— Start Input —

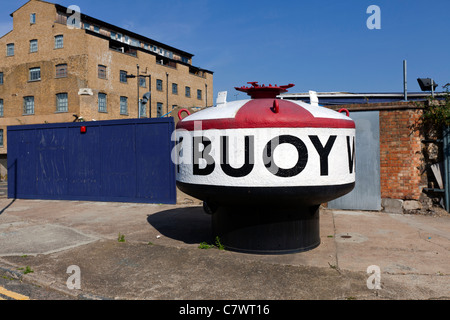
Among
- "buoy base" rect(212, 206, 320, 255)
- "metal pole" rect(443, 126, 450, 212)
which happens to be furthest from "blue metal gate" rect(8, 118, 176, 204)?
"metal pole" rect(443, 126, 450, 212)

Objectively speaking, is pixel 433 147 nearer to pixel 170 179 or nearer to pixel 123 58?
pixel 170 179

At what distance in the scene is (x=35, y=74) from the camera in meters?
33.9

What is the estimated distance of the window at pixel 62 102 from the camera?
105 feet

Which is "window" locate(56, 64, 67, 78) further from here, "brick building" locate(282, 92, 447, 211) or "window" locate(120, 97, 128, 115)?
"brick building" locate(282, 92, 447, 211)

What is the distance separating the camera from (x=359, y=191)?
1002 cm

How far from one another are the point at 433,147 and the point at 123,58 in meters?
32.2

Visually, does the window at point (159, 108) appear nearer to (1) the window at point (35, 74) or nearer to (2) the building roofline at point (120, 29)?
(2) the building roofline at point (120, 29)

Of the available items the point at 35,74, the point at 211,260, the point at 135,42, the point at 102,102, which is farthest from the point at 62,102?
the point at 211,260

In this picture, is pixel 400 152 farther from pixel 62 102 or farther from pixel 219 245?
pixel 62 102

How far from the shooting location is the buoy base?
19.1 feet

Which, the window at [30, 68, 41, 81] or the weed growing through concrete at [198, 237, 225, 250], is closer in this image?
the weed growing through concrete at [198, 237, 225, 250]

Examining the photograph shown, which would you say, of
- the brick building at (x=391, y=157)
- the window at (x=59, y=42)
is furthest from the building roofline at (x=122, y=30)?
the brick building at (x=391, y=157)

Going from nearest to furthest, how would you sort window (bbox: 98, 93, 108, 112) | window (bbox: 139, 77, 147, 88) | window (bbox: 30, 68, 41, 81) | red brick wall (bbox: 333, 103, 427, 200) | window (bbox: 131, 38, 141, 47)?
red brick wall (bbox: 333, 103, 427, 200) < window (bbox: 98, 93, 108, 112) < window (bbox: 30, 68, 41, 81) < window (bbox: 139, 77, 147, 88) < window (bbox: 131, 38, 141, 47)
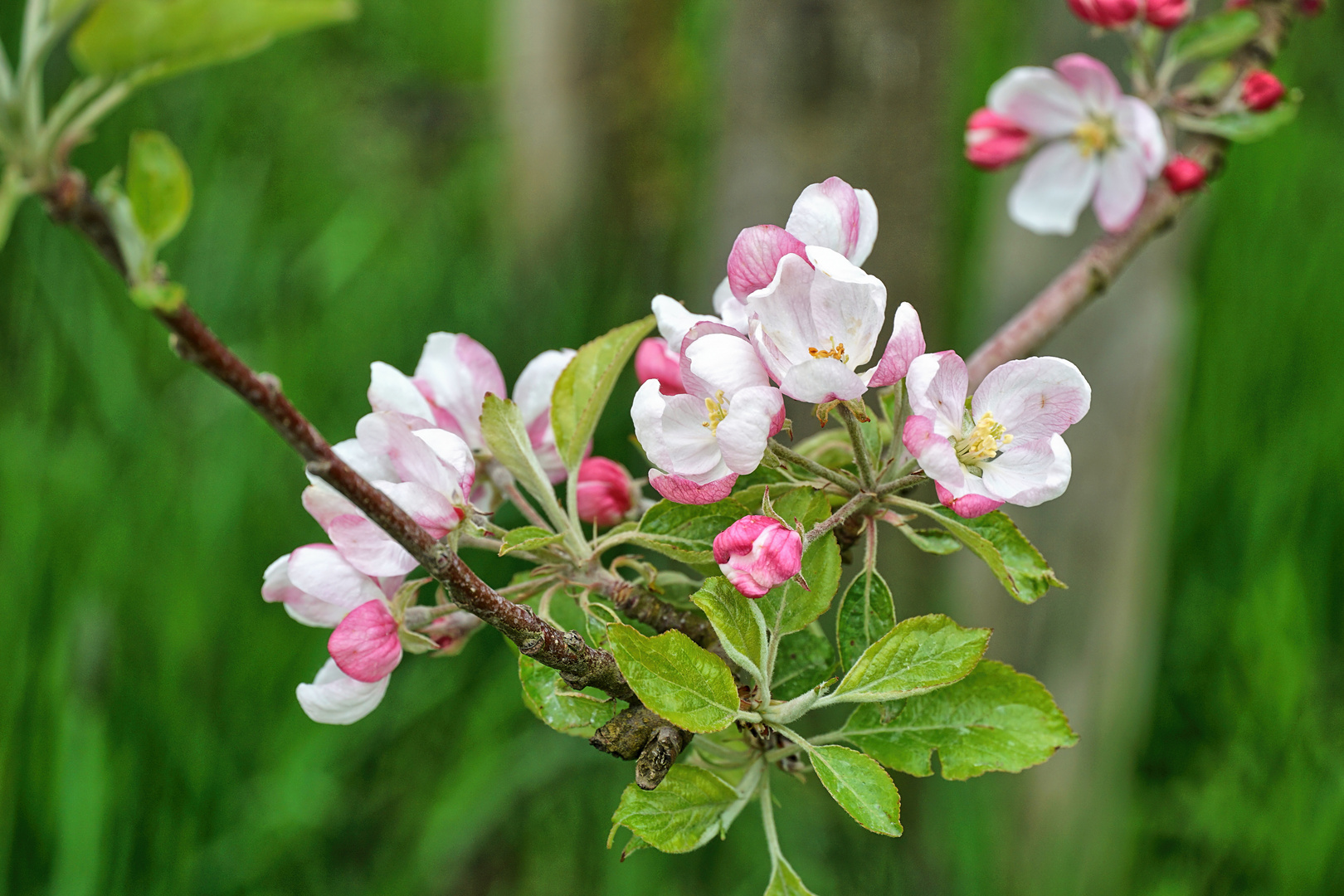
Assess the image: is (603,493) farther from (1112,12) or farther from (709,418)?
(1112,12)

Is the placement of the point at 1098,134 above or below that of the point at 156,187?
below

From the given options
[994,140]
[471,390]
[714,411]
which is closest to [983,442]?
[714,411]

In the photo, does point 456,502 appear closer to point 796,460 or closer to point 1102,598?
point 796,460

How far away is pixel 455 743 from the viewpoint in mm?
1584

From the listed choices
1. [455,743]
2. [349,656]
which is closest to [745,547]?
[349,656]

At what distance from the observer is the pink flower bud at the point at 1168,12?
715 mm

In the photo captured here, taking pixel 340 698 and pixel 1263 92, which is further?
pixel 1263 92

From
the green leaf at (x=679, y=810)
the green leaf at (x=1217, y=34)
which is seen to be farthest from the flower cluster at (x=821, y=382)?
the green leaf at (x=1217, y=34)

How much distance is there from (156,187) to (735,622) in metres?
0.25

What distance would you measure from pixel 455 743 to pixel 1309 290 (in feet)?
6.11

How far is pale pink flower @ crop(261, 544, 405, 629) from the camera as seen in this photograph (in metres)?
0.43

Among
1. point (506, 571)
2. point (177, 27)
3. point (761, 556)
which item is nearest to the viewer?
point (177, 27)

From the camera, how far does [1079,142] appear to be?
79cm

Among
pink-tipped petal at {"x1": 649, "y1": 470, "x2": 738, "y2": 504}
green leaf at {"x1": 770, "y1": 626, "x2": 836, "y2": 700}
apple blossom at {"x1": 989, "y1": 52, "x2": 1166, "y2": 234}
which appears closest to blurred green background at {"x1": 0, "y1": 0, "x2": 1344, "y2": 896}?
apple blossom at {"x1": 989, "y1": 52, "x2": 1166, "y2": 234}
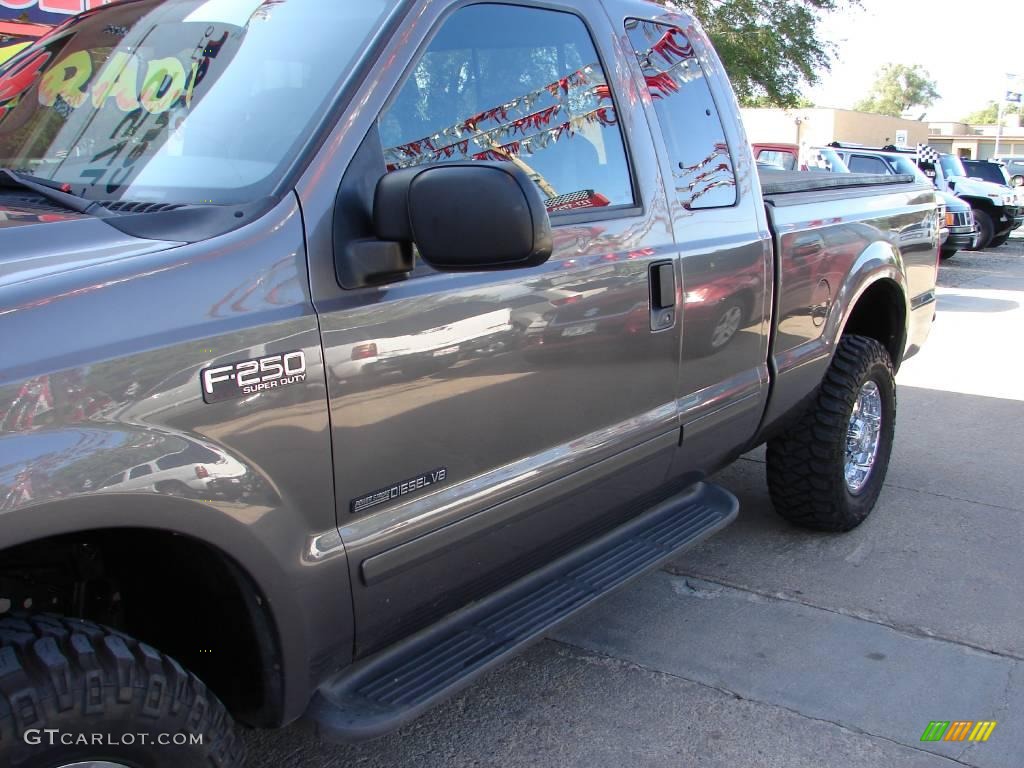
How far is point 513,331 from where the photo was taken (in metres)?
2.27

— End Input —
— Start Input —

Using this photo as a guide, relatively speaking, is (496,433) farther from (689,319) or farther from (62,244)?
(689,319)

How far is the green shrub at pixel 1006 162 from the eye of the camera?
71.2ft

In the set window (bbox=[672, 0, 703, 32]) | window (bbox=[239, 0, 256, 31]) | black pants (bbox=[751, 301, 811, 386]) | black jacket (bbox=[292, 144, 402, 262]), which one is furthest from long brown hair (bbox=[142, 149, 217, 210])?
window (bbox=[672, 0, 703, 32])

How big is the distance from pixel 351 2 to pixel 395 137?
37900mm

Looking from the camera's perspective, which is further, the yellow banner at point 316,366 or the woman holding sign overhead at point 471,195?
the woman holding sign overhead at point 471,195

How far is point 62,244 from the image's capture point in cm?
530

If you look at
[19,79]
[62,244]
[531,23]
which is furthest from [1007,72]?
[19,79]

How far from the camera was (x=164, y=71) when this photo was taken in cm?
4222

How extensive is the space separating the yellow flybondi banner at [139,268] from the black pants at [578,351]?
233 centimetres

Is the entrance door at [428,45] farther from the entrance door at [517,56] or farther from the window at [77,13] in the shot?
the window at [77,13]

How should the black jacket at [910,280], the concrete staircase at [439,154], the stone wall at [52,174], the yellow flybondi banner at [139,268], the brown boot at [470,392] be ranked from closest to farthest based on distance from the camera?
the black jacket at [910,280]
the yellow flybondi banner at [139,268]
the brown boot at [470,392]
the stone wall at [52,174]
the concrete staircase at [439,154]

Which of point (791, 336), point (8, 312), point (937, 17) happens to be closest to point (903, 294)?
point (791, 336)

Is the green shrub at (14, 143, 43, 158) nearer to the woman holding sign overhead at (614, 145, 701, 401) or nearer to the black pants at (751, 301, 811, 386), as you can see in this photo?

— End Input —

■ Task brief: Gather every line above that contains the word "separating" and copy each one in full.

■ The completed task:
What is the distance separating the camera from (x=359, y=191)?
How extensive is the space separating the yellow flybondi banner at [139,268] from the black pants at [578,351]?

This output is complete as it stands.